Whilst this study has focused on the tin filter in ULDCT for PET AC only, CT scans are also commonly carried out for lesion localisation and characterisation, requiring superior image quality and therefore increased dose. Future work should evaluate how much CT dose reduction is afforded with the tin filter for localisation/characterisation CT for the different exam types, and which exposure settings are required.

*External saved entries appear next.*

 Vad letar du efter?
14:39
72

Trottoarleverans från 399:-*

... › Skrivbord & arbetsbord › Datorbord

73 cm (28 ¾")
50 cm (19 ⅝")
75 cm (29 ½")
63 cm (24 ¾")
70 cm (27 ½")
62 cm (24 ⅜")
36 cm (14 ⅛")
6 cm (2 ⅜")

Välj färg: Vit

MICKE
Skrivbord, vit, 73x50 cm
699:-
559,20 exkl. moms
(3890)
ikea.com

This study has only considered CT tin filtration on PET-CT systems, yet the tin filter has also been recently introduced to single-photon emission computed tomography (SPECT)-CT. Although we would still expect to see marked dose savings with the tin filter in SPECT-CT, the magnitude of dose saving may be different, since these systems use different tube voltages, and the effect of HU changes may affect SPECT quantification to a different extent. Hence, a similar study should also be conducted for SPECT-CT to enable optimisation of tin filter protocols on those systems.

Conclusions

This study has demonstrated that adequate PET quantification is maintained at the full range of tissue densities when using the standard ULDCT protocol for PET AC only, without tin filter on the Biograph Vision with Definition Edge CT, for a DLP of 7–8 mGy.cm per bed position. Moreover, using the tin filter could provide a further 60–87% dose reduction, with the minimum required CT dose depending on the tissue of interest and the accepted level of change in PET quantification. PET quantification accuracy is maintained in soft tissue equivalent density at a lower dose than in bone equivalent density. For ULDCT for PET AC, Sn100 kV provides the best compromise between dose and PET quantification accuracy compared with Sn140 kV. The optimal mAs-ref setting for Sn100 kV in ULDCT for PET AC lies between 12 and 50, but future work is needed to examine the effect of ULDCT protocols on beam hardening artefacts at typically affected anatomical sites, and examine their effect on PET quantification, in order to establish the optimal setting.